Prove that for any positive integers $x, m, n$:
$$\sum_{i=1}^n\min\left(\left\lfloor\frac{x}{i} \right\rfloor,m\right)=\sum_{i=1}^m\min\left(\left\lfloor\frac{x}{i}\right\rfloor,n\right)$$
Intuitively this kind of sounds like it would be correct, but I am not sure how to write the proof to put it into words. I was thinking of doing casework on when $\min(\lfloor \frac{x}{i}\rfloor,m)$ changes to $m$, but then I got stuck.

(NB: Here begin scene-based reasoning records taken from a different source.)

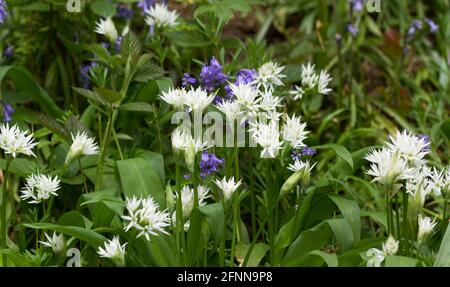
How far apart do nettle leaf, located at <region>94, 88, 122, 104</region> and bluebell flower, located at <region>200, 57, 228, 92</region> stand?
0.31m

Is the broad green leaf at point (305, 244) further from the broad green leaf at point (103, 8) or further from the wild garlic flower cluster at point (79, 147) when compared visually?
the broad green leaf at point (103, 8)

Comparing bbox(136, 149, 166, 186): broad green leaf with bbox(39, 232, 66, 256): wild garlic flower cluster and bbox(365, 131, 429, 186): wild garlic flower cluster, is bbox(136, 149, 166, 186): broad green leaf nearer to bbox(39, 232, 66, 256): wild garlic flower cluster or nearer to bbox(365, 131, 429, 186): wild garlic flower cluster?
bbox(39, 232, 66, 256): wild garlic flower cluster

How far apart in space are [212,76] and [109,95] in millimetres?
363

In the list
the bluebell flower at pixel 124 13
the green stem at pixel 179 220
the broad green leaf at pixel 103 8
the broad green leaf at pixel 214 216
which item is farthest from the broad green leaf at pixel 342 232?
the bluebell flower at pixel 124 13

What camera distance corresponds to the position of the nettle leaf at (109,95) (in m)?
2.56

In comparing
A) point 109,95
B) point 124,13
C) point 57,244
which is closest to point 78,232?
point 57,244

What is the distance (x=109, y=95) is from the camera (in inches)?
102

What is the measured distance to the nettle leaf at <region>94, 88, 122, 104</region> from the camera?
2562mm

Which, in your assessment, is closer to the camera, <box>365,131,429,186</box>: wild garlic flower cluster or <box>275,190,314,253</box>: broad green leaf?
<box>365,131,429,186</box>: wild garlic flower cluster

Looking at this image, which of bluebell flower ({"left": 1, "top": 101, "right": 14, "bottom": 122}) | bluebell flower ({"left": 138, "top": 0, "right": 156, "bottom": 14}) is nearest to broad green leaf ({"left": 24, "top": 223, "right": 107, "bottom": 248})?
bluebell flower ({"left": 1, "top": 101, "right": 14, "bottom": 122})

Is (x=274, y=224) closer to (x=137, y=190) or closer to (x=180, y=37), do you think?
(x=137, y=190)

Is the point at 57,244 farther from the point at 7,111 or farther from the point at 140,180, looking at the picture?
the point at 7,111

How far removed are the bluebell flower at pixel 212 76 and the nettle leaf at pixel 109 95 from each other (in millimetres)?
308
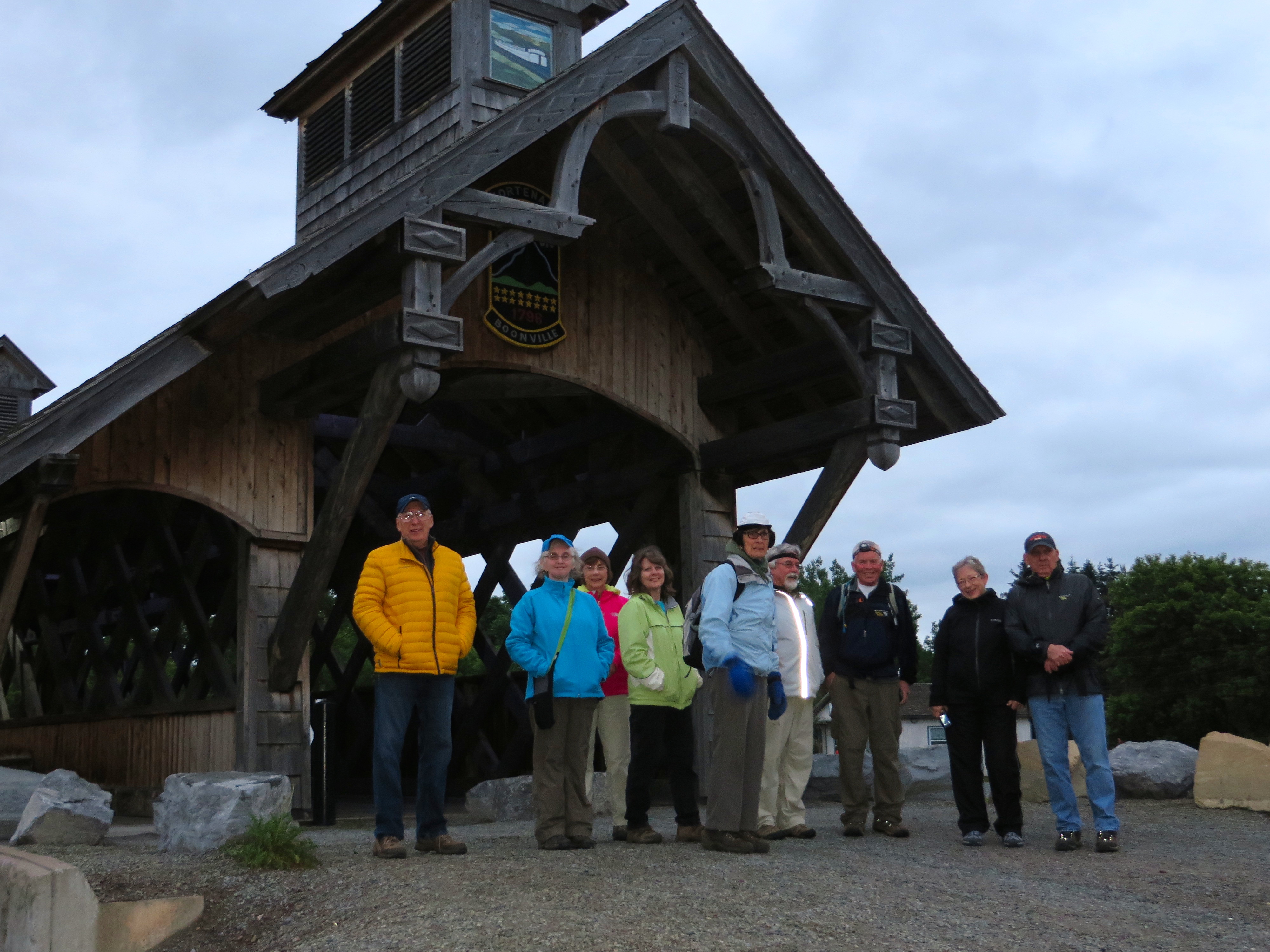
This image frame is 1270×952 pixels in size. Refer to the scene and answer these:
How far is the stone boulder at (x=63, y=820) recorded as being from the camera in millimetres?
7457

On a $yz$-plane (not reusing the letter $x$), consider the region
$$\begin{cases} 0 < y \le m\\ 0 < z \le n\\ yz \le x\\ \end{cases}$$
and count the number of integer lattice points inside that region. Counting points along the $y$ or $z$ directions give the two sides of the equation:
When adding the lattice points for each $y$, the region can also be written as:
$$\begin{cases} 0 < y \le m\\ 0 < z \le \min\left(\frac x y, n\right)\\ \end{cases}$$
So the sum is $\sum_{y = 1}^m \min\left(\left\lfloor\frac x y\right\rfloor, n\right)$.
Similarly, when adding the lattice points for each $z$, the region can be written as: $$\begin{cases} 0 < z \le n\\ 0 < y \le \min\left(\frac x z, m\right)\\ \end{cases}$$
So the sum is $\sum_{z = 1}^n \min\left(\left\lfloor\frac x z\right\rfloor, n\right)$.
The same sum represented in the two ways is equal.